• **Excerto selecionado**
* * * * *

Festival Imaterial traz música do Mundo a Évora: uma conversa com a musicóloga e realizadora Lucy Durán
Lucy Durán
Através do conceito de Património Imaterial da Humanidade que o “cante alentejano” se consagrou graças à UNESCO, a cidade Évora (curiosamente, também Património da Humanidade) tornou-se o sítio albergado do Festival Imaterial. Aí, a palavra de ordem é partilha, das experiências para além da sua materialidade, desde narrativas orais a músicas.
Esta terceira edição, que arranca no dia 19, prolongando até 27 de maio, contará com um ciclo de cinema com curadoria da musicóloga e cineasta Lucy Durán convida-nos a viajar, escutando atentamente (obviamente), pela musicalidade do Mundo, mais concretamente por locais como Mali, Senegal, Cuba e até Polónia. Uma panóplia de sons com histórias incluídas, servindo-se do cinema como sua plataforma de difusão.
Para o Cinematograficamente Falando …, Lucy Durán falou-nos sobre o seu contributo no Festival, o seu trabalho e a música que o acompanha. Quanto ao Festival Imaterial, apesar do nome, poderá ser encontrado nestes dias no Auditório Soror Mariano [ciclo de cinema], Teatro Garcia de Resende [conferências e espectáculos]. Toda a informação sobre o evento, poderá ser encontrada aqui.

* * * * *

• **Dados fornecidos**
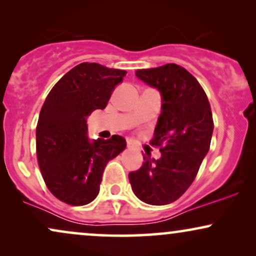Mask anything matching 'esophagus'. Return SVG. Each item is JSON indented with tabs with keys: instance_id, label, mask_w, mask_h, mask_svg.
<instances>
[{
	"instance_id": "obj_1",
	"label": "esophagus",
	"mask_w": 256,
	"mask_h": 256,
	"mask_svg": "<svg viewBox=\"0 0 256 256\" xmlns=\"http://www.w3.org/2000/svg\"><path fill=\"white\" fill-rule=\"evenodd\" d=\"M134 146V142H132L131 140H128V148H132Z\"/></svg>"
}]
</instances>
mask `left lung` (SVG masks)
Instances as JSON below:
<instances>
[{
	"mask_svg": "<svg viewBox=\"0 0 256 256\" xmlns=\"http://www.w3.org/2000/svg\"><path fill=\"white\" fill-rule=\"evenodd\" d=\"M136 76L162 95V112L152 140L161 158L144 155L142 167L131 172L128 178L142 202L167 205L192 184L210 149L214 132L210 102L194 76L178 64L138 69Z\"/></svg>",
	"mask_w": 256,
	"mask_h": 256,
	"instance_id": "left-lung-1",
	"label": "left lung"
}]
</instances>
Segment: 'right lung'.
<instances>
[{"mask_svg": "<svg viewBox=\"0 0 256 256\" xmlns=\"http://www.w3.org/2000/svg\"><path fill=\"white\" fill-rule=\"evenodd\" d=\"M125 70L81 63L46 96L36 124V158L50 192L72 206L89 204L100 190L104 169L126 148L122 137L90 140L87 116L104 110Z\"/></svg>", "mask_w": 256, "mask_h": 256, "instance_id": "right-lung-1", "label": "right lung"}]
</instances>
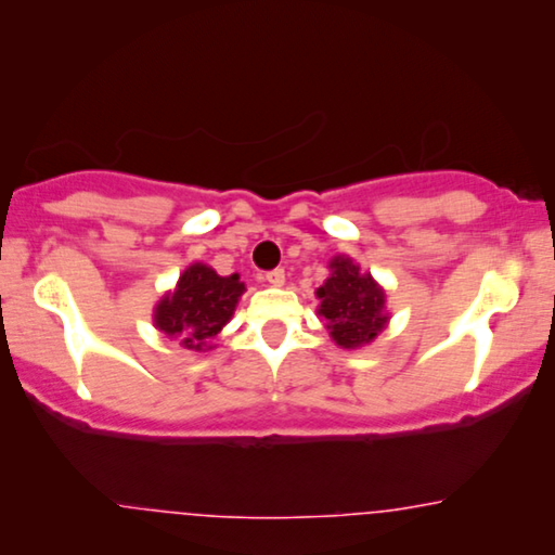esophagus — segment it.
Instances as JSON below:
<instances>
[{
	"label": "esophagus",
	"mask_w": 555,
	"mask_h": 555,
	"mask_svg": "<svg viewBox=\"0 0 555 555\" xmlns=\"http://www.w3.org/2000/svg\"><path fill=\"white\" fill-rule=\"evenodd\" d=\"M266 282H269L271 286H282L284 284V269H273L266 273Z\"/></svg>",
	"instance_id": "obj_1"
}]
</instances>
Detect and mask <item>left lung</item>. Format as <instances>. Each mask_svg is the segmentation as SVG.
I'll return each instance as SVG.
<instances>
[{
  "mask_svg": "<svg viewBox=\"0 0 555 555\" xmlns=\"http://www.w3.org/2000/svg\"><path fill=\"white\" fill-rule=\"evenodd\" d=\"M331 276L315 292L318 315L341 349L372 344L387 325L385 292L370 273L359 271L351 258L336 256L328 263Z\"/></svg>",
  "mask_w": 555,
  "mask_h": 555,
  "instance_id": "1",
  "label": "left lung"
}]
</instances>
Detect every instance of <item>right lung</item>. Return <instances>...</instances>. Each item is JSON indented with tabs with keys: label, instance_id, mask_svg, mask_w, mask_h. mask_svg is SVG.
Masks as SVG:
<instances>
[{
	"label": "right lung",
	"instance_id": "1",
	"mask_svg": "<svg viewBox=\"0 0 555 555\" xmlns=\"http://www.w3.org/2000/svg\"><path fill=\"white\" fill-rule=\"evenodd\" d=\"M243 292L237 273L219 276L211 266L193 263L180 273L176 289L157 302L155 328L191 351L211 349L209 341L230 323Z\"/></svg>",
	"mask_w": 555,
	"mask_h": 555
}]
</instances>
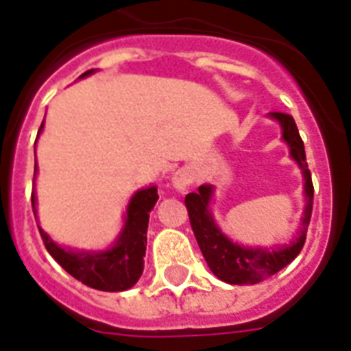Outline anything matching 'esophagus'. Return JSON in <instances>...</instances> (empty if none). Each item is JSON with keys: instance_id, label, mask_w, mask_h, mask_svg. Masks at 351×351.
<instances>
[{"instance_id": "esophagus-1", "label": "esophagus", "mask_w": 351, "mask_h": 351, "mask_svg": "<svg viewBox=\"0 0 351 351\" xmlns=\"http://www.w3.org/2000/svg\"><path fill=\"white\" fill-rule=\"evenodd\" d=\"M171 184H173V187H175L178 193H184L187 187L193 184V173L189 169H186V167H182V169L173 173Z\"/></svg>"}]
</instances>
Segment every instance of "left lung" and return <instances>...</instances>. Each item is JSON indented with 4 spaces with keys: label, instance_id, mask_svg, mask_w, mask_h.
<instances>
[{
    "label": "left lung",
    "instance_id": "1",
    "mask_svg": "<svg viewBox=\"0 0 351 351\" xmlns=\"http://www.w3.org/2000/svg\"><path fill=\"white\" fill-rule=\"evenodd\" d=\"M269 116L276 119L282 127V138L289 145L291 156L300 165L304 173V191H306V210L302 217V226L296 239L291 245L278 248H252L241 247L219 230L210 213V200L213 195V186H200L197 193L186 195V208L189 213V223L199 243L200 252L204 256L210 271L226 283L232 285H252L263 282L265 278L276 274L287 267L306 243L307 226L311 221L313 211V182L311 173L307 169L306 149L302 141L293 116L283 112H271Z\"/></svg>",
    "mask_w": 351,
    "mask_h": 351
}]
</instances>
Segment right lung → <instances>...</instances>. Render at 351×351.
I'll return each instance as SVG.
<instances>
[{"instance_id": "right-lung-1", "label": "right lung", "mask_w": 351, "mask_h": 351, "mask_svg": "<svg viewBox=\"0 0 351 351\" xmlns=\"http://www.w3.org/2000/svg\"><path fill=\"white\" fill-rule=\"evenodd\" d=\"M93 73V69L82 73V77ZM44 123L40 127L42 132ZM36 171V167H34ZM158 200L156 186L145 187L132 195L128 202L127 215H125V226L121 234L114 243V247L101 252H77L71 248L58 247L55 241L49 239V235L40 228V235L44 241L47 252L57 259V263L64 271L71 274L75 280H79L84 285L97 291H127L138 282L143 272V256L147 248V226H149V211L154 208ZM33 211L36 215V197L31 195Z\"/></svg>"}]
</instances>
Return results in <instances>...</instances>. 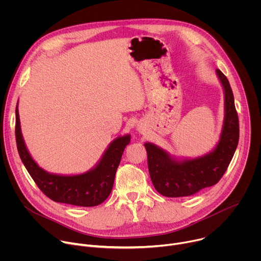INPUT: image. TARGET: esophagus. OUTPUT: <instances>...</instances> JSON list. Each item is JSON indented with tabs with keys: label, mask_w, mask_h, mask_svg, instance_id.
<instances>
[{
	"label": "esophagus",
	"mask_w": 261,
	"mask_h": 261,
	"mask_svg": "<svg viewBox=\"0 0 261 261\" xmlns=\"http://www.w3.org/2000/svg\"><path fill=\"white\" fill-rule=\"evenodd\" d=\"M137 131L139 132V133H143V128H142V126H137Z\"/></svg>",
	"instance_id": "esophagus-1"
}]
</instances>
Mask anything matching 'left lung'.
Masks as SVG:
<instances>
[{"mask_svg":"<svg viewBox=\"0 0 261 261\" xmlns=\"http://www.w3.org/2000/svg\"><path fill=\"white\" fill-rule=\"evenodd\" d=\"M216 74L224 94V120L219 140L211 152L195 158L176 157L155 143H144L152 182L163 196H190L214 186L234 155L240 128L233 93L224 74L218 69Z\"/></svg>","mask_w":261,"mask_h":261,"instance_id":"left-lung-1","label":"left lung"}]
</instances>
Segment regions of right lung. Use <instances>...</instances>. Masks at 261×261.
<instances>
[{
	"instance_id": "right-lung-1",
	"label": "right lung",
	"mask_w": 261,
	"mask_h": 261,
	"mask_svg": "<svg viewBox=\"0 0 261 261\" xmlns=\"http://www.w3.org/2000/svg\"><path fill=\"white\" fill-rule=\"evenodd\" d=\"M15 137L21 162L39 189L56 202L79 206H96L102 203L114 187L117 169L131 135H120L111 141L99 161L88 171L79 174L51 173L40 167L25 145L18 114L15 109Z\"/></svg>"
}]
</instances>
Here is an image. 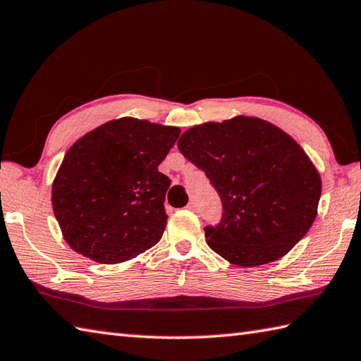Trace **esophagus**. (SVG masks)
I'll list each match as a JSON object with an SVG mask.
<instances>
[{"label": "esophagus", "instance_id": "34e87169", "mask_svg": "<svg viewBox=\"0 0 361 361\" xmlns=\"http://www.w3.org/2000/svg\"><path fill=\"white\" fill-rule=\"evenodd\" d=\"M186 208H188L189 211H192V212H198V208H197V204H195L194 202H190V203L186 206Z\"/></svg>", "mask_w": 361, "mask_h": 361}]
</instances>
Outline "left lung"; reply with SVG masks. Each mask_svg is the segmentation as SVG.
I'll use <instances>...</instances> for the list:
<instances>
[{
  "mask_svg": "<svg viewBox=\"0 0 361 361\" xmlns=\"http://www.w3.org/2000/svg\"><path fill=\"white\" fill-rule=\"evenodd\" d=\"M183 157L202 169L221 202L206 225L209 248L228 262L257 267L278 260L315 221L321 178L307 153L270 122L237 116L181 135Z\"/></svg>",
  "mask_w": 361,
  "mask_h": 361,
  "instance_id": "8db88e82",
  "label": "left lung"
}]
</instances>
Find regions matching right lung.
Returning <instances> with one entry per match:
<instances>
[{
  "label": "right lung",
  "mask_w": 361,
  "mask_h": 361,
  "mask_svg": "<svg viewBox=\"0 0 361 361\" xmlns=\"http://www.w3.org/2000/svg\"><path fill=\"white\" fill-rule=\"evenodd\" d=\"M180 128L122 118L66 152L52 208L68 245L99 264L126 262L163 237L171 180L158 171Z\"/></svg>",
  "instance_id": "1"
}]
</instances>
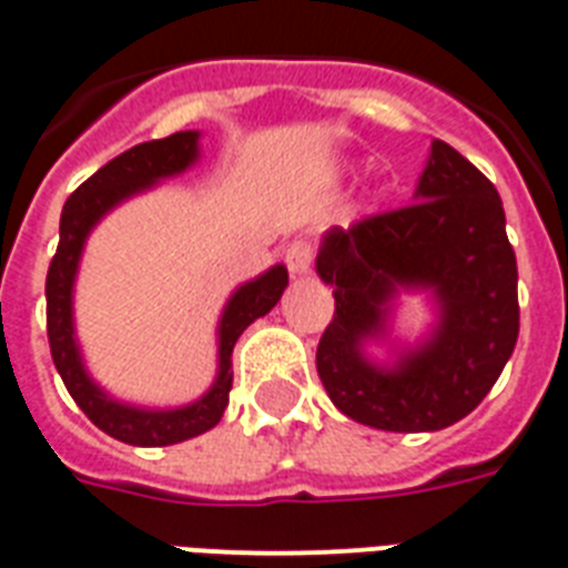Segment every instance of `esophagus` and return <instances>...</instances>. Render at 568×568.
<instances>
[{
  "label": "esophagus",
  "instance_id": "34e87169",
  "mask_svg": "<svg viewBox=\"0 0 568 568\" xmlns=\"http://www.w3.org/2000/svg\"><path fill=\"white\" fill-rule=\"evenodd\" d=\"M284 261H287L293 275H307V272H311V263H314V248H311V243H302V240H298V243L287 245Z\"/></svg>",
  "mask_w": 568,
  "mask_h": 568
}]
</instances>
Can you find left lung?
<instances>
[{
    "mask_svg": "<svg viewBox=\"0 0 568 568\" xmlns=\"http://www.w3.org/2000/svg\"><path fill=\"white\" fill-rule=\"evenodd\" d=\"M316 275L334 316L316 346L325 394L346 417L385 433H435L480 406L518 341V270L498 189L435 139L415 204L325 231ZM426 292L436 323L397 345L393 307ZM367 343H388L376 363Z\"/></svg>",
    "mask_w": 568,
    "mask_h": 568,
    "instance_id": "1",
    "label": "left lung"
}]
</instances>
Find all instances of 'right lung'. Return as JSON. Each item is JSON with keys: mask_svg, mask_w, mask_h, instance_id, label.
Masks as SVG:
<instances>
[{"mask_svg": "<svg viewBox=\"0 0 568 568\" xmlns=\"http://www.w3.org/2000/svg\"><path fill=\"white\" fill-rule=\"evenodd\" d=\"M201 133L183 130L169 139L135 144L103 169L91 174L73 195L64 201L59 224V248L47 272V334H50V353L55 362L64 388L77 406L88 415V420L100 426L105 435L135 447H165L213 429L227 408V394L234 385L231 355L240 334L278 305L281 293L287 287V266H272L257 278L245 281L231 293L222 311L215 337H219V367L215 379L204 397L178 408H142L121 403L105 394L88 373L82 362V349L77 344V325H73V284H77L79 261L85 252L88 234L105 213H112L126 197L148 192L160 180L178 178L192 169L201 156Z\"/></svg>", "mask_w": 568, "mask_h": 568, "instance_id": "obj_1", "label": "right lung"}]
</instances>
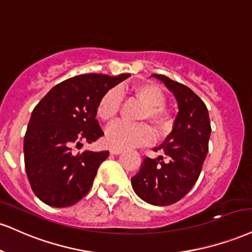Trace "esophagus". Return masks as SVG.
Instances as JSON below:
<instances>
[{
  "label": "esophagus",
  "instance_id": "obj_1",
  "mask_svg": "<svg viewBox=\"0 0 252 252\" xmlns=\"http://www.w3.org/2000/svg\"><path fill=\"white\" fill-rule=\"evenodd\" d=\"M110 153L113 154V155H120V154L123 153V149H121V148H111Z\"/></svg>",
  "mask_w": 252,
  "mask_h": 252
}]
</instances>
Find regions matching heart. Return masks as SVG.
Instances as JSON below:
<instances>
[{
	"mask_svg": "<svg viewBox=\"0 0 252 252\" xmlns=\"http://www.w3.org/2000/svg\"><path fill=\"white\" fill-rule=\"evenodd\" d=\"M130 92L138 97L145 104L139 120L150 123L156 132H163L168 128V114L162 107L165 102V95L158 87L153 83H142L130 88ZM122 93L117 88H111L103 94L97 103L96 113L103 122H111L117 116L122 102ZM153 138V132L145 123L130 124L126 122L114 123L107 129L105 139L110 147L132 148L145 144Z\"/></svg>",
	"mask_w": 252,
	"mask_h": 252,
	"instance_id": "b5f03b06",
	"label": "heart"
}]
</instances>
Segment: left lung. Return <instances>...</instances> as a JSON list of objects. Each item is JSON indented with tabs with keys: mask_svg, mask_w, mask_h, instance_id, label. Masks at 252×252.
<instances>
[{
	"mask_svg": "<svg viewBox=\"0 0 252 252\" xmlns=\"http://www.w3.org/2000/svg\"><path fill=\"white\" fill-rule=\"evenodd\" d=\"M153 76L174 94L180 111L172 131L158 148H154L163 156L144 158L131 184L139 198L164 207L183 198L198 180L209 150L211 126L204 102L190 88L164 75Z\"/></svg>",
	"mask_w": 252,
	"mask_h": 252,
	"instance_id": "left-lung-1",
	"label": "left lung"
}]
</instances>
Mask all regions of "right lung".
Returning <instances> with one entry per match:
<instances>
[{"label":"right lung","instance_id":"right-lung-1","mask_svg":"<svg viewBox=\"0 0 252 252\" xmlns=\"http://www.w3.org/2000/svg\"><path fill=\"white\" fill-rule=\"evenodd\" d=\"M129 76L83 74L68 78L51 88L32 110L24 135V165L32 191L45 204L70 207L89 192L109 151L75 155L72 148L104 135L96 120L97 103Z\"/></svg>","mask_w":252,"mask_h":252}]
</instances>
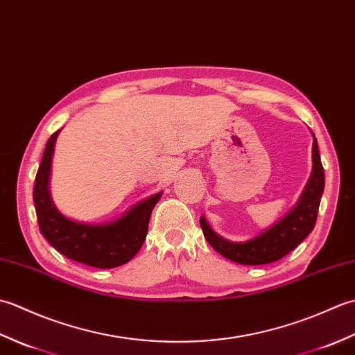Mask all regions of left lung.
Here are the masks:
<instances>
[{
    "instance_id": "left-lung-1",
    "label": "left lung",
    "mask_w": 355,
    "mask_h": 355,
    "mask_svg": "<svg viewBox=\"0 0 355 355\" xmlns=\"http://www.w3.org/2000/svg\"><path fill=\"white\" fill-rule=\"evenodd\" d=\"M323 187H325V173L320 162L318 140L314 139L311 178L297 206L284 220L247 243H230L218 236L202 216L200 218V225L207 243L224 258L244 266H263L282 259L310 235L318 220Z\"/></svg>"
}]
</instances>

* * * * *

• **O que se pede**
(1) Cite o texto sobre o Festival Imaterial desde "Esta terceira edição, que" até "plataforma de difusão.", inclusive.
(2) Por favor, escreva a continuação do texto sobre o Festival Imaterial a partir do ponto em que termina.

• **Conjunto de respostas**
(1)
Esta terceira edição, que arranca no dia 19, prolongando até 27 de maio, contará com um ciclo de cinema com curadoria da musicóloga e cineasta Lucy Durán convida-nos a viajar, escutando atentamente (obviamente), pela musicalidade do Mundo, mais concretamente por locais como Mali, Senegal, Cuba e até Polónia. Uma panóplia de sons com histórias incluídas, servindo-se do cinema como sua plataforma de difusão.

(2)
Antes de mais, gostaria que me contasse em que circunstâncias surgiu este convite para programar um ciclo de cinema no Festival Imaterial, e através dessa proposta o que pretendeu construir com a sua curadoria?
Fui convidada para participar na primeira edição do Festival Imaterial em maio de 2021, onde tive o privilégio de estar presente no concerto do talentoso músico maliano de kora, Ballaké Sissoko, com quem tenho trabalhado intensamente. Desde logo, apaixonei-me pela encantadora cidade de Évora, pela paisagem que a envolve e pelo conceito do Festival Imaterial, que ressoa profundamente com o meu interesse de longa data pelas músicas mais acústicas do mundo, originárias de contextos geográficos, sociais e históricos específicos.
A música conecta pessoas com os seus lugares, como entende que o cinema possa ser um veículo para essa ligação, ou, preservação dessa musicalidade tradicional, muitas delas em risco de desaparecer?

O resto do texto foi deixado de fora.